Abstract |
Baeyer−Villiger monooxygenases (BVMOs, EC 1.14.13.X) offer a “green”
route for lactone synthesis from ketones; however, they are quite unstable under
oxidative and thermal stress. Furthermore, one of the challenges of BVMO processes
is the generation of H2O2 instead of product formation, through a futile cycle of
uncoupling reaction. This study focuses on stabilizing the 2-oxo-D3-4,5,5-
trimethylcyclopentenylacetyl-CoA monooxygenase from Pseudomonas putida
(OTEMO). Rational design was used as a first approach in our group, where the amino
acids liable to oxidation were mutated; thus, a cysteine located in the active site of the
OTEMO (Cys444) was mutated to serine. This effort has improved thermal stability and
increased the specific activity of the variant by 1.5-fold compared to the wild-type
enzyme, at the price of decreased oxidative stability and higher uncoupling ratio. To
overcome this limitation, this thesis focused on introducing mutations in
OTEMO_C444S guided by directed evolution approach and specifically error-prone
polymerase chain reaction (epPCR). The mutagenesis was performed with
OTEMO_C444S as a stable scaffold is prone to evolution, leading to more functional
mutants, proportionally. Several mutant libraries were created, and the best one was
selected after the quality control. From this one, ~800 clones were screened for variants
with enhanced activity, and stability towards H2O2. Variants with improved expression
level (1.5 to 3.3-fold) and increased oxidative stability were identified. The variant
OTEMO_C444S/K155E showed great improvement with respect to H2O2 stability,
retaining ~20% more activity at 5-25 mM H2O2 compared to OTEMO_C444S.

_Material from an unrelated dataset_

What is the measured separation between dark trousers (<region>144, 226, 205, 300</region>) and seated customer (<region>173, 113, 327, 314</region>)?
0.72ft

Nevertheless, the thermal stability of this variant is decreased, as it completely loses its
activity after 24 h of incubation at 35 ℃. OTEMO_C444S/D375G, exhibited lower
uncoupling rate by 3-fold compared to the template, however no favorable results in
terms of oxidative stability. This observation suggests a lack of direct correlation
between uncoupling rate and oxidative stability. Both positions are found away from
the active site of the enzyme. These results confirmed that epPCR was an effective tool
for predicting distal mutations for the development of robust industrially enzymes,
which would not have been designed by rational design.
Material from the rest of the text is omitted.